Inside the market here are sections for consumer goods and a section for food. Blood drips down the side of butcher blocks and we have ego watch out step. Fish, oysters and the like sit in plastic tubs and dead chickens, freshly plucked of their feathers hang by their limp necks.
On the consumer goods side there are stalls of touristy junk: fans and hand crafts, purses, bags, figurines, trinkets and netlike manned by enthusiastic merchants telling to "just look" and that they'll give us a "good price". We wanted around to the more practical home goods. Did you need a rice cooker? No? Any type of high heel imaginable? Bolts of cloth to take to the tailor? Calvin Kline boxer-briefs? They've got em!

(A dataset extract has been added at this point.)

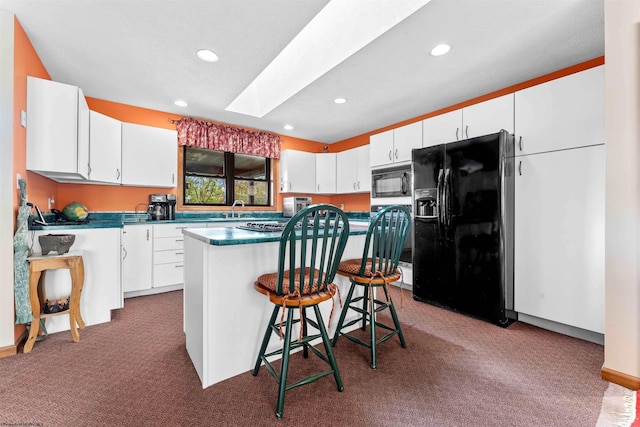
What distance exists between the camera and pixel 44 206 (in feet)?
8.86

After doing a lot of window shopping and to a lot of buying a delicious bubble tea off the street was in order. Jaclyn got milk tea and I got green/peach. Delicious. I still haven't had any of the infamous Vietnamese coffee so ill have to get on that soon.
Next stop was the cell phone store to see if we could buy a SIM card for my phone. Unfortunately the phone wasn't properly unlocked for Vietnam so no dice. The good news is Jaclyn has a spare nugget Nokia phone so we just put some money on that and now I'm good to go! (At least until I cross the border) sometimes it's nice to have a lifeline.